* [任务目标]:
请把下面这篇关于马尔可夫链离群点检测算法的论文摘要页一字不差地完整抄写出来。

* [原文]:
- - - -

Journal of Systems Engineering and Electronics ›› 2010, Vol. 32 ›› Issue (12): 2721-2724.doi: 10.3969/j.issn.1001-506X.2010.12.46

• 软件、算法与仿真 • 上一篇    下一篇

一种基于马尔可夫链的高维离群点挖掘算法

唐志刚1,2, 杨炳儒1, 杨珺1   

  1. 1. 北京科技大学信息工程学院, 北京 100083;
    2. 南华大学数理学院,  湖南 衡阳 421001
  • 出版日期:2010-12-18 发布日期:2010-01-03

New outlier detection algorithm based on Markov chain

TANG Zhi-gang1,2, YANG Bing-ru1, YANG Jun1   

  1. 1. School of Information Engineering, Univ. of Science and Technology Beijing, Beijing 100083, China; 
    2. School of Mathematics and Physics, Univ.of South China, Hengyang 421001, China
  • Online:2010-12-18 Published:2010-01-03

摘要:

提出了一种基于马尔可夫链的离群点检测(outlier detection algorithms based on Markov chain, MRKFOD)算法。该算法把基本数据集看作一个加权无向图,数据集中的每个数据表示一个节点,用每条加权边表示节点之间的相似度;形成一个邻接矩阵,把邻接矩阵当作马尔可夫链中的概率转移矩阵;寻求概率转移矩阵的主要特征向量;把每个节点的主要特征向量值作为每个数据的离群度。实验结果表明,该算法与其他高维离群点挖掘算法相比,在效率及有效处理的维数方面均有显著提高。

- - - -

* [所给数据]:
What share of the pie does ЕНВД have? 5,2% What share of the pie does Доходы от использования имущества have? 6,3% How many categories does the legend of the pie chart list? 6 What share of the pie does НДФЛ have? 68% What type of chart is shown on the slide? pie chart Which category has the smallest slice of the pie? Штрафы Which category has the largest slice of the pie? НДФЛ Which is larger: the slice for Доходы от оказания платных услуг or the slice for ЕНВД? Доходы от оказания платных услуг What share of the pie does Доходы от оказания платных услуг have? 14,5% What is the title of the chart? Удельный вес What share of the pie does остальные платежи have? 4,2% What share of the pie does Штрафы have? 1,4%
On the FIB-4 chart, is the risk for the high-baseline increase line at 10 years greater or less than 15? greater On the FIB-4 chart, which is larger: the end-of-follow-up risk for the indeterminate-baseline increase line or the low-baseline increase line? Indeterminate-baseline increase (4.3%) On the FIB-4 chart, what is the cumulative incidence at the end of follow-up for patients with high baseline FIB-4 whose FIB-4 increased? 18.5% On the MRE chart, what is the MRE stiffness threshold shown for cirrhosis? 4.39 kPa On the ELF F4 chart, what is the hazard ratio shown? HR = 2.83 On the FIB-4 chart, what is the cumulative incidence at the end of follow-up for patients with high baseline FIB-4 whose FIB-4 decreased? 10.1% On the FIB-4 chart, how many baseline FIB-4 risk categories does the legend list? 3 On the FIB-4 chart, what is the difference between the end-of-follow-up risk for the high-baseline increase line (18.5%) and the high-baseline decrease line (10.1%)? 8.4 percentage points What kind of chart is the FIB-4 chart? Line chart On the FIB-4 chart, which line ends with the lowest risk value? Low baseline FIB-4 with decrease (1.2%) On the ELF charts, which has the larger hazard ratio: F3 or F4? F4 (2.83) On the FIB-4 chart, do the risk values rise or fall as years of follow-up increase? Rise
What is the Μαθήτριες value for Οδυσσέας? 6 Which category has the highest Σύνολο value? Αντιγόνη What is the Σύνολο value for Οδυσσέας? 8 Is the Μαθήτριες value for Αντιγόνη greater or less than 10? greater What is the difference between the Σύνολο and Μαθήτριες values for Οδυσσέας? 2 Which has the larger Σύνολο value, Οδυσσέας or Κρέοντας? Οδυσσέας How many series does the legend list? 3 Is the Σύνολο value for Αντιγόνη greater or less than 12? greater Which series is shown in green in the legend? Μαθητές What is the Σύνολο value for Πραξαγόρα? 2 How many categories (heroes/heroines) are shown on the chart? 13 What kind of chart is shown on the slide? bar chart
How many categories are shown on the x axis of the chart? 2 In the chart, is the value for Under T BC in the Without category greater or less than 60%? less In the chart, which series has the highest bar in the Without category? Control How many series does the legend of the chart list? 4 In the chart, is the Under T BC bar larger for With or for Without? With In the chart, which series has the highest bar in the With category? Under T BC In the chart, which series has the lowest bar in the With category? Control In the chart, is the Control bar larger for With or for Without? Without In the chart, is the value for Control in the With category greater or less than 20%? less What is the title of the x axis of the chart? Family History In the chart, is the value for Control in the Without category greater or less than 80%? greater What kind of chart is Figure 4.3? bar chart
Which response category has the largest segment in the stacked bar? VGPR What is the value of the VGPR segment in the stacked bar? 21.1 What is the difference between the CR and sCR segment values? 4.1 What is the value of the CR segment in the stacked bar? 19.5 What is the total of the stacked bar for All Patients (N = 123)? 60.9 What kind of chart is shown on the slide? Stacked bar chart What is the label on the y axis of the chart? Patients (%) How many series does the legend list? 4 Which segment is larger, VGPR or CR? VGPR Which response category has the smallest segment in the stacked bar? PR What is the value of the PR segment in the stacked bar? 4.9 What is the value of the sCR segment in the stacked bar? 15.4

- - - -

* [问题解答]:
Journal of Systems Engineering and Electronics ›› 2010, Vol. 32 ›› Issue (12): 2721-2724.doi: 10.3969/j.issn.1001-506X.2010.12.46

• 软件、算法与仿真 • 上一篇    下一篇

一种基于马尔可夫链的高维离群点挖掘算法

唐志刚1,2, 杨炳儒1, 杨珺1   

  1. 1. 北京科技大学信息工程学院, 北京 100083;
    2. 南华大学数理学院,  湖南 衡阳 421001
  • 出版日期:2010-12-18 发布日期:2010-01-03

New outlier detection algorithm based on Markov chain

TANG Zhi-gang1,2, YANG Bing-ru1, YANG Jun1   

  1. 1. School of Information Engineering, Univ. of Science and Technology Beijing, Beijing 100083, China; 
    2. School of Mathematics and Physics, Univ.of South China, Hengyang 421001, China
  • Online:2010-12-18 Published:2010-01-03

摘要:

提出了一种基于马尔可夫链的离群点检测(outlier detection algorithms based on Markov chain, MRKFOD)算法。该算法把基本数据集看作一个加权无向图,数据集中的每个数据表示一个节点,用每条加权边表示节点之间的相似度;形成一个邻接矩阵,把邻接矩阵当作马尔可夫链中的概率转移矩阵;寻求概率转移矩阵的主要特征向量;把每个节点的主要特征向量值作为每个数据的离群度。实验结果表明,该算法与其他高维离群点挖掘算法相比,在效率及有效处理的维数方面均有显著提高。